_Instruction_. Reproduce every line of the listing below word for word, leaving out the pictures.

_Image and text from the web_.
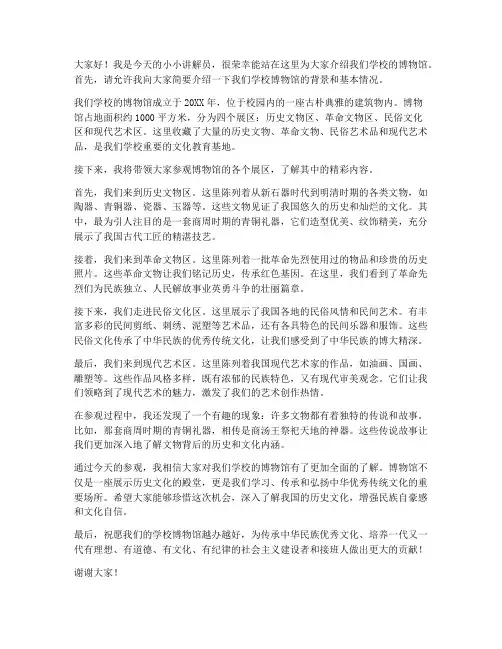 小小讲解员_演讲稿范文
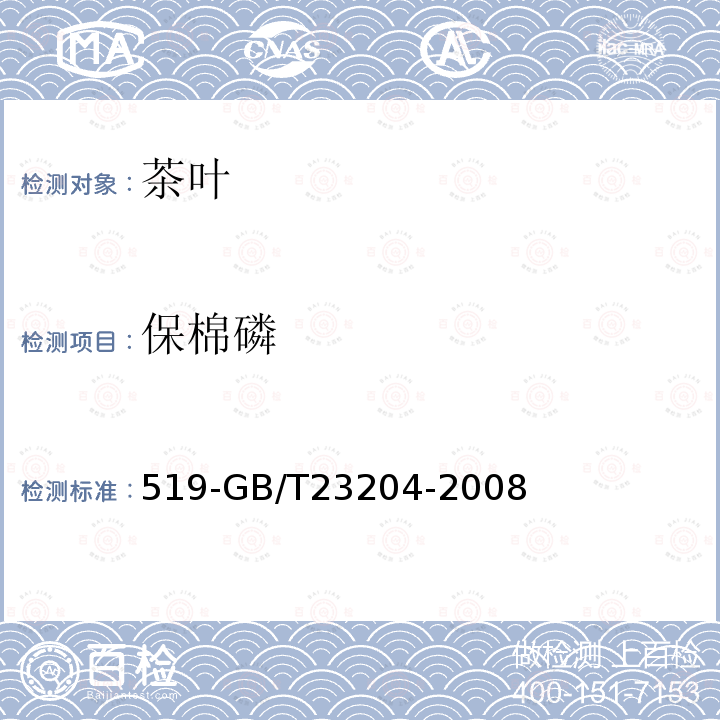 保棉磷 茶葉中種農藥及相關化學品殘留量的測定氣相色譜質譜法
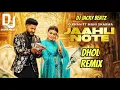Lagu JAAHLI NOTE Dhol Remix G khan ft Mahi Sharma Punjabi New Song 2025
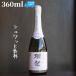 . праздник (....) дзюнмаи сакэ большой сакэ гиндзё 45... Sparkling 360ml[ Yamaguchi префектура отправка ] японкое рисовое вино (sake) 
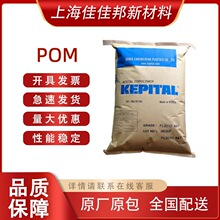 POM�n������FL2020 20%PTFE��� ע�ܼ� ��ĥ ��ճ�� ������ԭ��
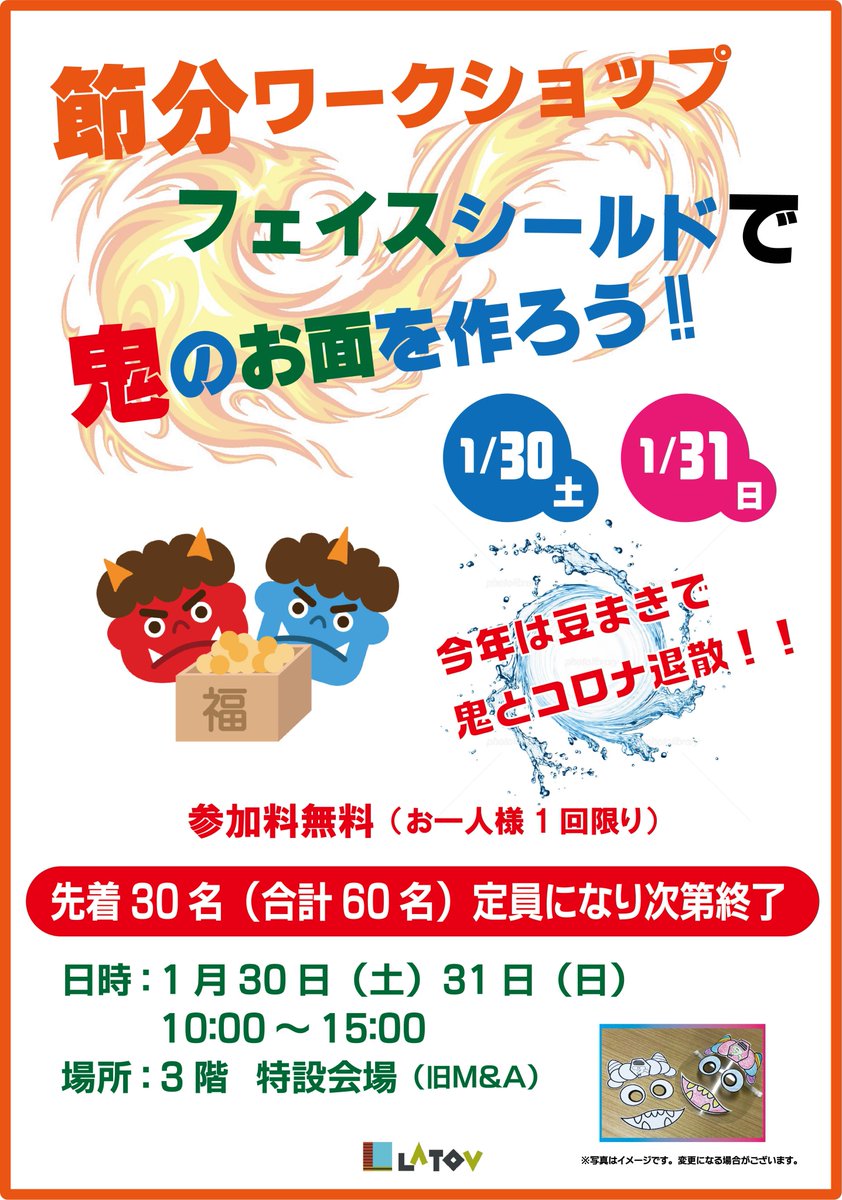 コロナ twitter いわき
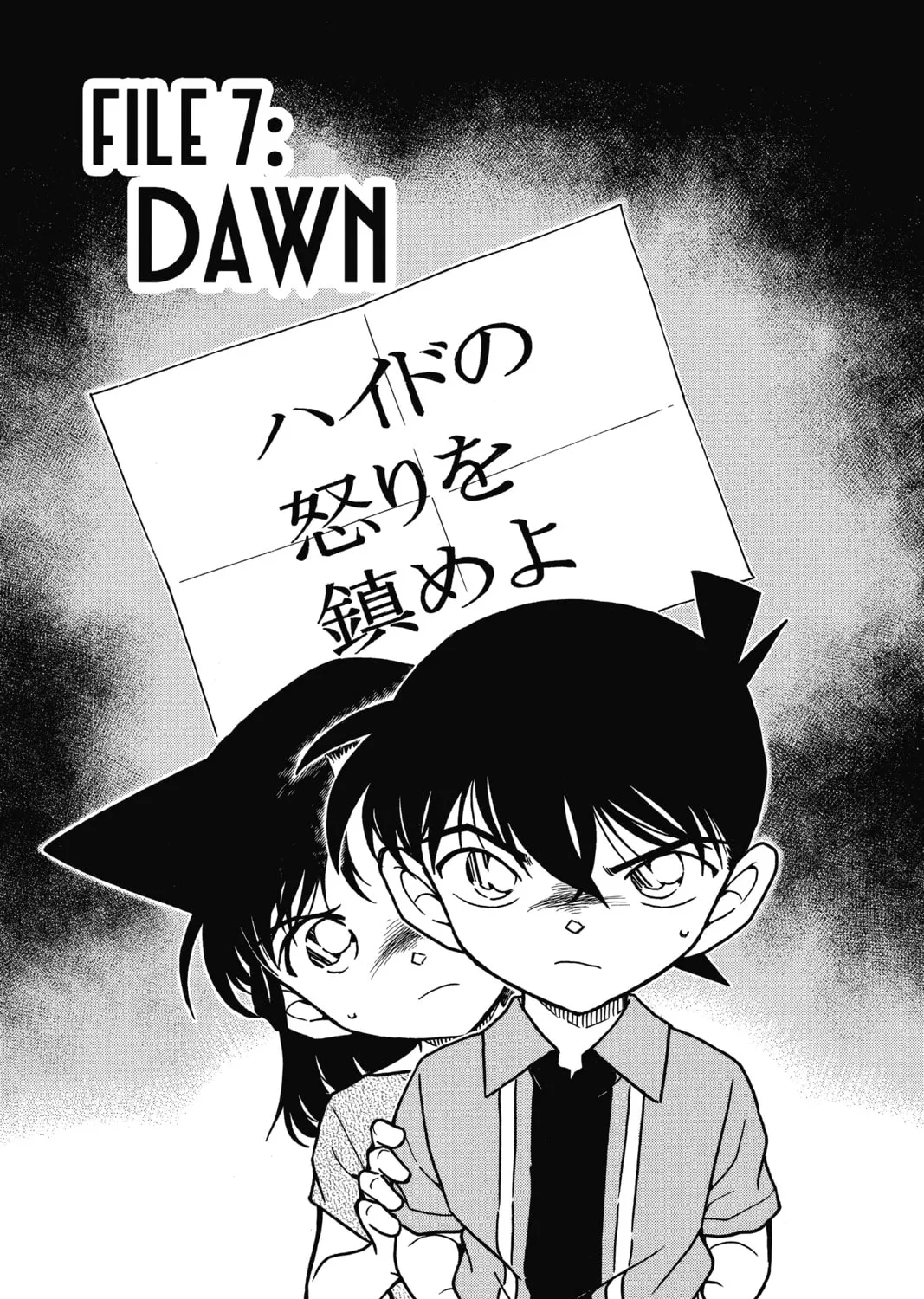 Read Case Closed chapter 571 image 0 on Lezhin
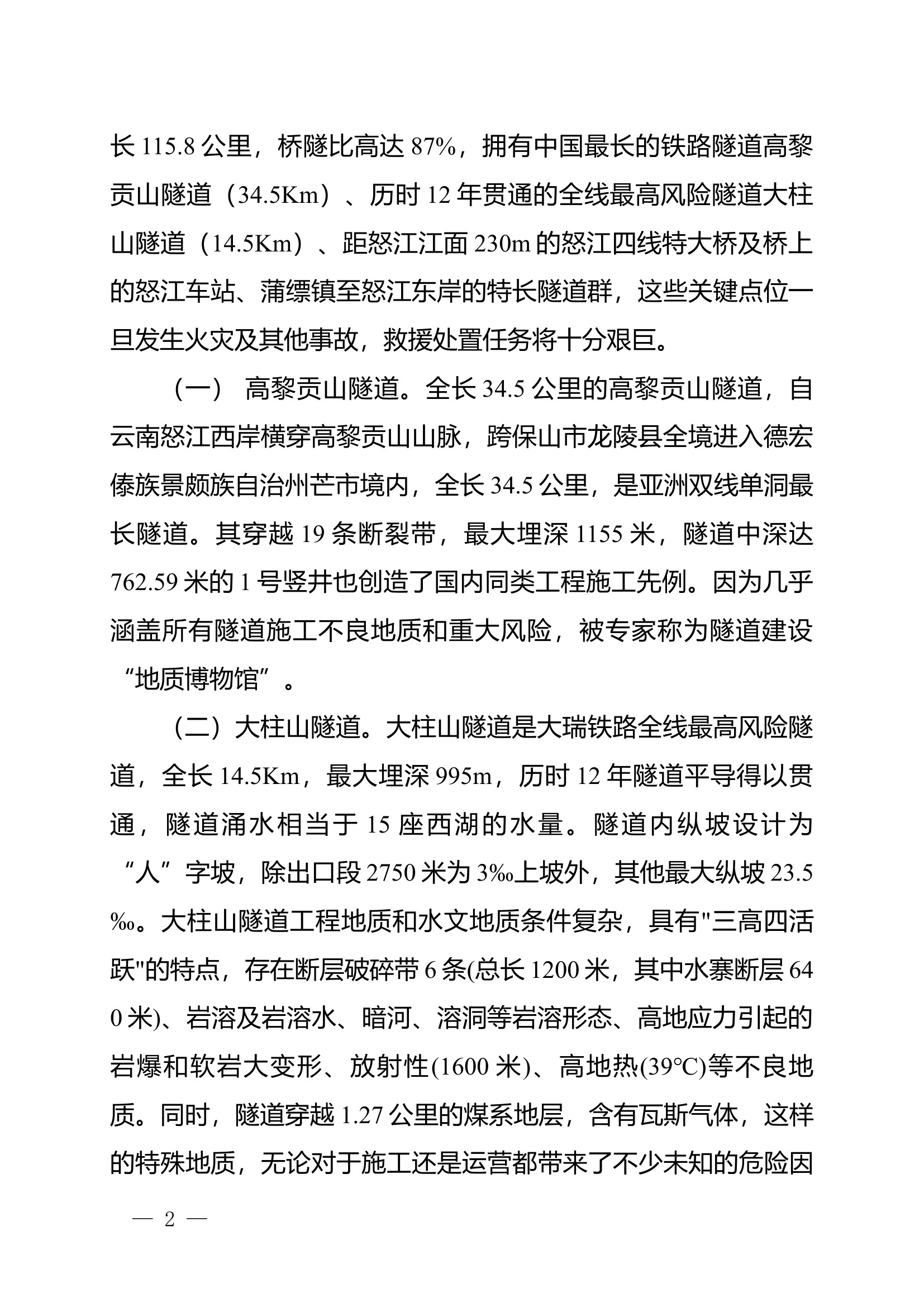 栀夏：特长隧道（群）灭火救援技战术研究.docx 第2页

_Solution_.
 小小讲解员_演讲稿范文
 保棉磷 茶葉中種農藥及相關化學品殘留量的測定氣相色譜質譜法
Lagu JAAHLI NOTE Dhol Remix G khan ft Mahi Sharma Punjabi New Song 2025
 . праздник (....) дзюнмаи сакэ большой сакэ гиндзё 45... Sparkling 360ml[ Yamaguchi префектура отправка ] японкое рисовое вино (sake) 
 POM�n������FL2020 20%PTFE��� ע�ܼ� ��ĥ ��ճ�� ������ԭ��
 コロナ twitter いわき
 Read Case Closed chapter 571 image 0 on Lezhin
 栀夏：特长隧道（群）灭火救援技战术研究.docx 第2页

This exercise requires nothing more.